Bruxelles – L’Europa delle decisioni all’unanimità e dell’abuso che se ne fa inizia a non funzionare più. C’è un problema di regole e procedure, che va affrontato. Anche se il vero elefante nella stanza decisionale a dodici stelle è l’Ungheria di Viktor Orban. Budapest blocca i lavori sul progetto di tassazione minima delle grandi multinazionali, suscitando il disappunto della presidenza francese di turno del Consiglio dell’Ue. “Bisogna sbarazzarsi della regola dell’unanimità per passare a quella della maggioranza su temi fiscali come su altri temi”, scandisce il ministro delle Finanze di Parigi, Bruno Le Maire. “Perché questo dona a qualunque Paese potere di veto”.
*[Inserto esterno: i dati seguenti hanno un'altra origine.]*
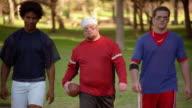 Three football players walking towards camera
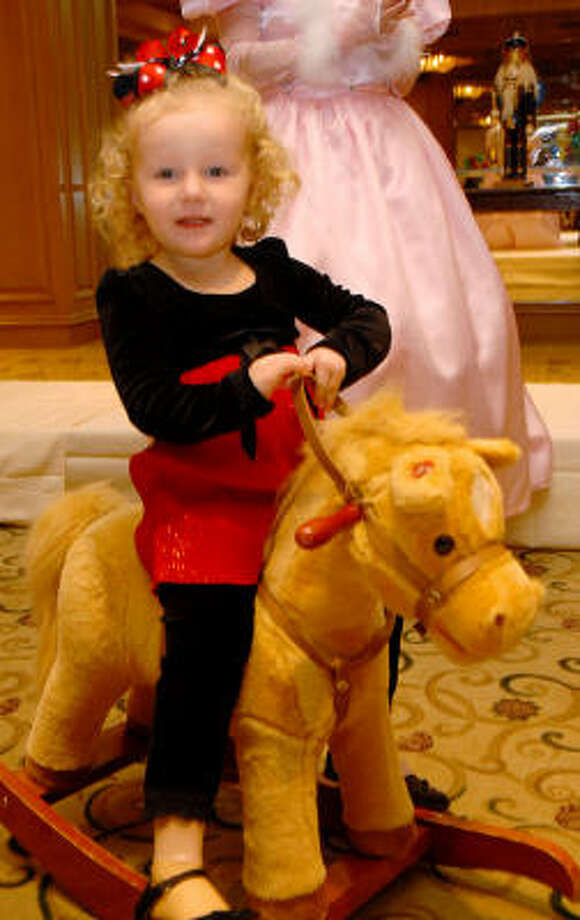Emma Bennett rides a pony at the annual Teddy Bear Tea. Photo: Dave Rossman, For The Chronicle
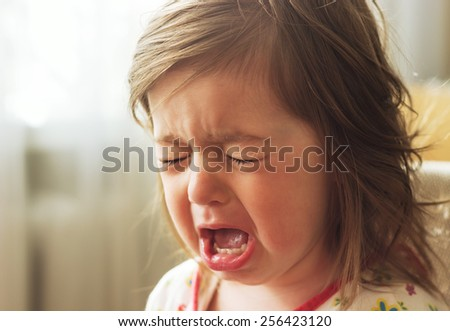 Cute little child is crying - stock photo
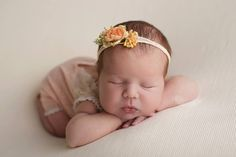 Newborn girl outfit made of soft stretchy knit fabric, losos color for the bottom part and dainty lace, floral design for the top part. Perfect as newborn photo prop.Size: newbornReady to shi...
L’Unione europea intendeva far procedere l’accordo raggiunto in sede internazionale su un’aliquota minima per i grandi gruppi industriali, quelli con un fatturato annuo superiore a 750 milioni di euro che hanno la loro società madre o controllata nell’UE. L’obiettivo è di imporre una tassa del 15 per cento sui loro ricavi. Questo aspetto specifico è però oggetto di un accordo globale, di natura internazionale, e compreso in quello noto come ‘pilastro due’ della proposta di direttiva europea. Mentre la più generale di una aliquota minima comune per le imprese, compresa nel ‘pilastro 1’, rientra invece in un processo tutto europeo. Fin qui era stata la Polonia a frenare, chiedendo che la legislazione Ue e quella internazionale procedessero di pari passo. Ora, invece, è l’Ungheria a impedire passi avanti su un dossier che Commissione europea e presidenza francese avrebbero voluto tradotto in pratica adesso, a metà 2022.
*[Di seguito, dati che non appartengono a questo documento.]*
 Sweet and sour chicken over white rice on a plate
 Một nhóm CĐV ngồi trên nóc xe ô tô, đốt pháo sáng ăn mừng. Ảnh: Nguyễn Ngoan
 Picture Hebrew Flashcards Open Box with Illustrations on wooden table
Persino il Parlamento europeo è pronto, ma per tutti i temi di natura economica, finanziaria e fiscale occorre via libera unanime in Consiglio, dove si teme che l’Ungheria blocchi il dossier in questione per un piano di ripresa ancora bloccato. Ufficialmente i rappresentati ungheresi “fanno riferimenti al dossier” ostaggio del ‘no’ di Budapest, “non sappiamo dire la motivazione dietro la posizione”, confidano fonti Ue. “Hanno fornito spiegazioni che non si capiscono. Non sappiamo se ci sono altri motivi, bisogna chiedere a Budapest”. Intanto l’Ue scopre i limiti di un sistema il cui abuso paralizza la macchina a dodici stelle.
Per sbarazzarsi di questo meccanismo dell’unanimità, come invocato da Le Maire, occorre cambiare i Trattati sul funzionamento dell’Unione europea, che si modificano all’unanimità. Si rischia di non uscire in quello che è un circolo vizioso. Anche se “nessuna regola tecnica può essere sormontata senza volontà politica”, ragiona a voce alta Le Maire. Tradotto: se c’è volontà di fare una cosa, tutto diventa più semplice.
Qualcosa sembra muoversi. La Commissione europea annuncia l’intenzione di voler dare alla Conferenza sul futuro dell’Europa, per “concretizzare le proposte” arrivate dai cittadini. Nel darvi seguito la Commissione si assicurerà che “le nuove riforme e politiche non escludano i dibattiti sulla necessità di modificare i trattati”. Se ciò dovesse avvenire, si potrebbe anche provare a sbarazzarsi di uno strumento oggi controproducente.